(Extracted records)
--- START ---

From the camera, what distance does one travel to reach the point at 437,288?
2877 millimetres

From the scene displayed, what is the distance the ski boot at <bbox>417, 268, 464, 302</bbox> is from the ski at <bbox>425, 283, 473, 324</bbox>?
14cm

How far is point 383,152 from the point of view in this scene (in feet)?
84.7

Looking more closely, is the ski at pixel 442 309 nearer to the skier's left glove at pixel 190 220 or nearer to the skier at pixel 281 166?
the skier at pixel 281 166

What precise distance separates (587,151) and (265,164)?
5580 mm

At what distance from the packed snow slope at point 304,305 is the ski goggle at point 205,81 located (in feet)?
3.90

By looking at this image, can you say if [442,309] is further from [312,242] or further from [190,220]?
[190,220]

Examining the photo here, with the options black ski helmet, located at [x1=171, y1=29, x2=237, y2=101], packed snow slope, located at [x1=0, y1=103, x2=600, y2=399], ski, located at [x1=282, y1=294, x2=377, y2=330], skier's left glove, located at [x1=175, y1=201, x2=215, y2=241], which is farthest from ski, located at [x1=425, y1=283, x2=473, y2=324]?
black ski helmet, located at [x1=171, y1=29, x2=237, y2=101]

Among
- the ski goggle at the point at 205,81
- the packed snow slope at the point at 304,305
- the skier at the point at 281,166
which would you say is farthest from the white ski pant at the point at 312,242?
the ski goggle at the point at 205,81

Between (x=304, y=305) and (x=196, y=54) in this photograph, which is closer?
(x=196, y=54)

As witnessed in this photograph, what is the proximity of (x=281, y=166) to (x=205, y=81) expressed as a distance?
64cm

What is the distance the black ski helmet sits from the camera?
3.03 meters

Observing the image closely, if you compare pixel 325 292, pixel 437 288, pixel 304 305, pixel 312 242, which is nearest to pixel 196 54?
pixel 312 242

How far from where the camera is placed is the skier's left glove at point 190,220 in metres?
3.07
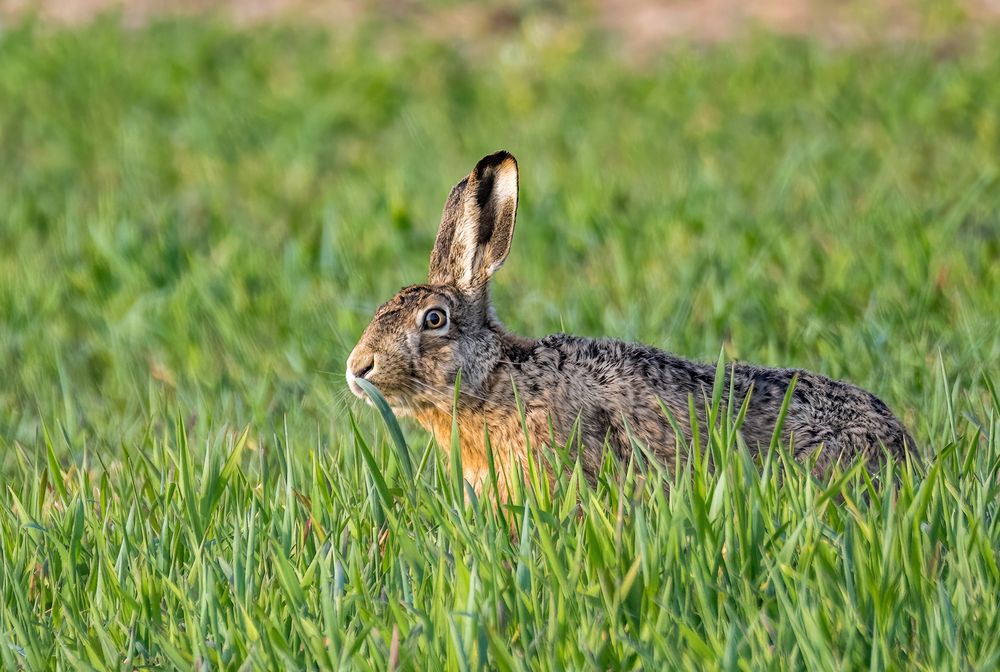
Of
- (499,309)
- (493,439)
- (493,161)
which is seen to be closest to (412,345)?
(493,439)

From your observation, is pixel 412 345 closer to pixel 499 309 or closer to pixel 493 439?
pixel 493 439

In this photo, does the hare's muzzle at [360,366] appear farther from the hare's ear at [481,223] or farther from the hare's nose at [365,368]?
the hare's ear at [481,223]

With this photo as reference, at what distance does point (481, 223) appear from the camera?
4.43 metres

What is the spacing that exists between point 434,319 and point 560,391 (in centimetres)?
41

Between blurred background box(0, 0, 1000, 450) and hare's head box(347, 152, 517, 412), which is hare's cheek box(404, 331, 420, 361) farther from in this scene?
blurred background box(0, 0, 1000, 450)

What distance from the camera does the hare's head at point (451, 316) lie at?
414 cm

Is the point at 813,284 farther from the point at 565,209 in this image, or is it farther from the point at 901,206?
the point at 565,209

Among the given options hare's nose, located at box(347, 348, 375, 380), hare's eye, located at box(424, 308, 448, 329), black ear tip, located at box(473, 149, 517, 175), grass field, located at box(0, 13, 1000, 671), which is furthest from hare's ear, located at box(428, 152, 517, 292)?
grass field, located at box(0, 13, 1000, 671)

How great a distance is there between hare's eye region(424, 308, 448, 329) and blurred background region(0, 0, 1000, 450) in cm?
65

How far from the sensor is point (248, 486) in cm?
368

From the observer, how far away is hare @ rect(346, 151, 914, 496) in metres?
4.02

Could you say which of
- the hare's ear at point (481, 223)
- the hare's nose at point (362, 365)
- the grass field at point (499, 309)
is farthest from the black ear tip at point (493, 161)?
the grass field at point (499, 309)

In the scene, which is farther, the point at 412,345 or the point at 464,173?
the point at 464,173

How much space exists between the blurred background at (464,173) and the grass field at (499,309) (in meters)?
0.03
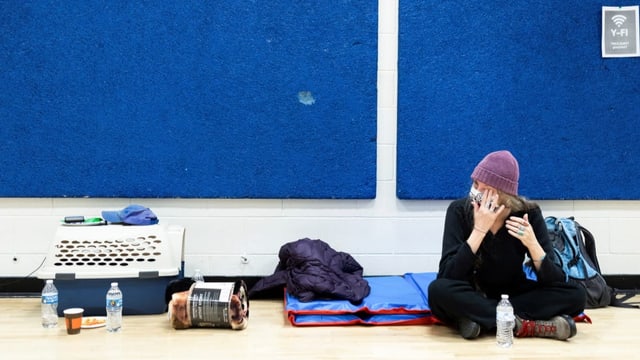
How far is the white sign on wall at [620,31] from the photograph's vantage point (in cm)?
351

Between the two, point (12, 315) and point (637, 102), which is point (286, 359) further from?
point (637, 102)

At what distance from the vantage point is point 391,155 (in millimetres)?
3541

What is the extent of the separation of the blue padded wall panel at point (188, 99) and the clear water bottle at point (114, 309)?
0.76 metres

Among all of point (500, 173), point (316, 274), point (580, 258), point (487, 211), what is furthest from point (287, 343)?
point (580, 258)

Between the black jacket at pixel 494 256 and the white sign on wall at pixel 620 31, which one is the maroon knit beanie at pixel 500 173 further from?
the white sign on wall at pixel 620 31

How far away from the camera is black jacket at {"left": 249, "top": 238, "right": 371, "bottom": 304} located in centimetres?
307

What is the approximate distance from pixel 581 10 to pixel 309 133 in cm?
160

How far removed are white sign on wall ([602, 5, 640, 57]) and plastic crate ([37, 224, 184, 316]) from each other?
8.31ft

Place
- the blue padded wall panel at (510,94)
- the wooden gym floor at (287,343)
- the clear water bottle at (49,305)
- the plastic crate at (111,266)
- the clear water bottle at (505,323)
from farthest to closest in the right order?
the blue padded wall panel at (510,94)
the plastic crate at (111,266)
the clear water bottle at (49,305)
the clear water bottle at (505,323)
the wooden gym floor at (287,343)

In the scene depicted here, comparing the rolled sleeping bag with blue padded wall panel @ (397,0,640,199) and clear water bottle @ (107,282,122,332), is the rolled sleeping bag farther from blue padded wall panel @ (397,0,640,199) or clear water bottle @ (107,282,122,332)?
blue padded wall panel @ (397,0,640,199)

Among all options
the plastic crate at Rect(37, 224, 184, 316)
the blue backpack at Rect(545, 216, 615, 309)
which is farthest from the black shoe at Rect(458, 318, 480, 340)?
the plastic crate at Rect(37, 224, 184, 316)

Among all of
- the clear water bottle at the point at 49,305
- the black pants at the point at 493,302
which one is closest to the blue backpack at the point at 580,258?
the black pants at the point at 493,302

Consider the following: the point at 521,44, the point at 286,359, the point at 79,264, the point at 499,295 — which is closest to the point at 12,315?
the point at 79,264

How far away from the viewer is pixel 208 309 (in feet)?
9.14
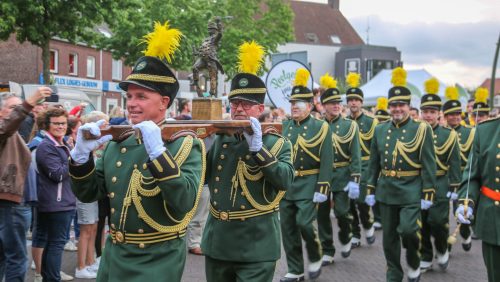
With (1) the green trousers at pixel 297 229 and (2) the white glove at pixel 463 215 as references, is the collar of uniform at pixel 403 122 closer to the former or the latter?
(1) the green trousers at pixel 297 229

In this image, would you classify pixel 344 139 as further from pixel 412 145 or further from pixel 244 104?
pixel 244 104

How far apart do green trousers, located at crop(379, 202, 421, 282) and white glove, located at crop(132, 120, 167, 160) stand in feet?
15.2

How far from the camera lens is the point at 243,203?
4898 mm

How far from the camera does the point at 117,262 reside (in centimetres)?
360

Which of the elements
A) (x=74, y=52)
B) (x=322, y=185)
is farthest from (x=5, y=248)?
(x=74, y=52)

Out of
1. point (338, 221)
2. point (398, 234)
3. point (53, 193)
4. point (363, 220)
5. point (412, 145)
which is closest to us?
point (53, 193)

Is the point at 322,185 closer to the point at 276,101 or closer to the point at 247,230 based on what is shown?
the point at 247,230

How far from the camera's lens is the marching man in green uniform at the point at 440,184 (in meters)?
8.86

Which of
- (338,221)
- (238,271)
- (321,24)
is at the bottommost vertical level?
(338,221)

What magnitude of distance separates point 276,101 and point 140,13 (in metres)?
14.2

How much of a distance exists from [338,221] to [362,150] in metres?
2.77

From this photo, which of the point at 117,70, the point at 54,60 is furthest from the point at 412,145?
the point at 117,70

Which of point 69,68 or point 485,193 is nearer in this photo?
point 485,193

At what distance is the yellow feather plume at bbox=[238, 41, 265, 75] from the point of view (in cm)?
523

--- END ---

#### STATED TASK
Report how many lines in the material above contain the string "water", with case counting. Give only the number.

#### TASK RESULT
7